练习题目 ::
1) 根据这篇内核定时器笔记，在 2.5 开发版内核中，i386 体系结构的时钟中断频率被提高到了多少？
2) 把内核定时器笔记中紧跟在中文术语后、用括号注明的英文名称全部列出来，并写出各自对应的中文术语。
3) 从内核定时器笔记的最后一句之后接着往下续写。

Linux内核学习笔记之定时器和时间管理

发表于 2023/03/06 更新于 2023/04/18

作者 Jinkai

30 分钟阅读

内核中的时间概念

系统定时器以某种频率自行触发(经常被称为击中(hitting)或射中(popping))时钟中断，该频率可以通过编程预定，称作节拍率(tick rate)。

当时钟中断发生时，内核就通过一种特殊的中断处理程序对其进行处理。两次时钟中断的间隔时间称为节拍(tick)，它等于节拍率分之一（1/(tick rate)）秒。

内核通过控制时钟中断维护实际时间，另外内核也为用户空间提供了一组系统调用以获取实际日期和实际时间。

节拍率:HZ

系统定时器频率(节拍率)是通过静态预处理定义的，也就是 HZ(赫兹)，在系统启动时按照 HZ 值对硬件进行设置。体系结构不同，HZ 的值也不同

内核将 HZ 值保存在 HZ 变量中。

理想的 HZ 值

自 Linux 问世以来，i386 体系结构中时钟中断频率就设定为 100HZ，但是在 2.5 开发版内核中，中断频率被提高到 1000HZ。

好处：

更高的时钟中断解析度(resolution)可提高时间驱动事件的解析度。比如可以设置以 1ms 为周期的事件，而 100HZ 就无法做到。
提高了时间驱动事件的准确度(accuracy)。在 100HZ 下的定时事件，平均会在事件触发的 5ms 后因为时钟中断而执行（比如事件生成在 0ms，定时 10ms，而时钟中断时间为 7ms、17ms、27ms，则事件实际执行在 17ms 上，误差 7ms），平均误差就会是 5ms（误差范围 0-10ms）；而 1000HZ 下平均误差为 0.5ms（误差范围 0-1ms）。

坏处：

更多的时钟中断意味着系统必须更频繁得处理时钟中断，降低了系统性能

Linux 开启 CONFIG_NO_HZ 配置后可启用动态节拍功能。如果系统知道接下来的 50ms 都是空闲的(TODO:怎么判断的？)，则在接下来的 50ms 内不会触发时钟中断。可以降低高 HZ 带来的坏处。

jiffies

全局变量 jiffies 用来记录自系统启动以来产生的节拍(tick)的总数。

jiffies 定义：

  
// include/linux/jiffies.h
extern u64 __jiffy_data jiffies_64;
extern unsigned long volatile __jiffy_data jiffies;

32 位系统中，在每 HZ 递增一次 jiffies 的情况下，unsigned long 类型的 jiffies 很快会溢出，1000HZ 为 49.7 天。所以使用 jiffies_64 用于保存实际的 HZ。在 64 位体系结构上，jiffies64 和 jiffies 指的是同一个变量

访问 jiffies 的代码仅会读取 jiffies64 的低 32 位。通过 get_jiffies_64()函数（在 32 位机器上无法原子性的访问一个 64 位的变量，需要读两次，所以要加锁来保证原子读取），就可以读取整个 64 位数值。但是这种需求很少，多数代码仍然只要能通过 jiffies 变量读取低 32 位就够了。

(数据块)
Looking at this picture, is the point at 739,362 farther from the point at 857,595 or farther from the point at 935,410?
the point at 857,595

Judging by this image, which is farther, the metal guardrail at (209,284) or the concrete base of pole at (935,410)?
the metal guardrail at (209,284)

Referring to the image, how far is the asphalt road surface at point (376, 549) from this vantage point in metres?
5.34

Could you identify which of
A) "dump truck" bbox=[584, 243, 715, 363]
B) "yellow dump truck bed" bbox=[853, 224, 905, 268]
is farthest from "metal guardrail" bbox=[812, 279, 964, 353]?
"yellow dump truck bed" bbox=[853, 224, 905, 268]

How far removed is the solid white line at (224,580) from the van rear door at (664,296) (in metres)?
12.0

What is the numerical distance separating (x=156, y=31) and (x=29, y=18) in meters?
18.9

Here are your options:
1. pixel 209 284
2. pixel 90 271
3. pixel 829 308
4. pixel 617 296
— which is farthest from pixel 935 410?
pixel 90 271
---
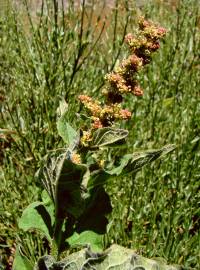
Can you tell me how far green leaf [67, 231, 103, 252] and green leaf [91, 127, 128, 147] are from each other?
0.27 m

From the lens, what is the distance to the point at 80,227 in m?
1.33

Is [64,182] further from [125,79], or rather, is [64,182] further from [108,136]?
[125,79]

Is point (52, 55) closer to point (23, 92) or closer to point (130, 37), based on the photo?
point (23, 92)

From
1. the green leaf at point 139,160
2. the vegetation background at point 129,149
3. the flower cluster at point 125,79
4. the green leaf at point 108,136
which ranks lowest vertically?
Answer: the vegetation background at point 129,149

参考答案 ::
1) 1000HZ。

2)
- 击中：hitting
- 射中：popping
- 节拍率：tick rate
- 节拍：tick
- 解析度：resolution
- 准确度：accuracy

3)
秒转为 jiffies：

  
seconds * HZ // 秒乘以节拍率

jiffies 转换为秒：

  
jiffies/HZ // JIFFIES除以节拍率

设置将来时间示例：

  
unsigned long time_stamp = jiffies;         /* 现在 */
unsigned long next_tick = jiffies + 1;      /* 从现在开始 1 个节拍 */
unsigned long later = jiffies + 5 * HZ;     /* 从现在开始 5 秒 */
unsigned long fraction = jiffies + HZ / 10; /* 从现在开始 1/10 秒*/

32 位的回绕

32 位的 jiffies 能记录的大小很有限，到达上限就会回绕为 0

  
unsigned long timeout = jiffies + HZ/2; // 设置超时
// 执行一些任务...
// 判断是否超时
if (timeout > jiffies) {
    // 超时了
}
else {
    // 还没超时
}

上例中，如果刚好在判断超时前发生了回绕，jiffies 变为 0，则会导致判断失效，超时被误判为未超时。

内核提供了几个宏用于时间判断，防止回绕导致的误判：

  
// include/linux/jiffies.h
// typecheck为编译时的类型合法性检查
// 时间a是否在b之后，b一般为已知的jiffies
#define time_after(a, b)            \
    (typecheck(unsigned long, a) && \
     typecheck(unsigned long, b) && \
     ((long)((b) - (a)) < 0)) // 通过将结果转为long有符号类型就行
// 时间a是否在b之前
#define time_before(a, b) time_after(b, a)

#define time_after_eq(a, b)         \
    (typecheck(unsigned long, a) && \
     typecheck(unsigned long, b) && \
     ((long)((a) - (b)) >= 0))
#define time_before_eq(a, b) time_after_eq(b, a)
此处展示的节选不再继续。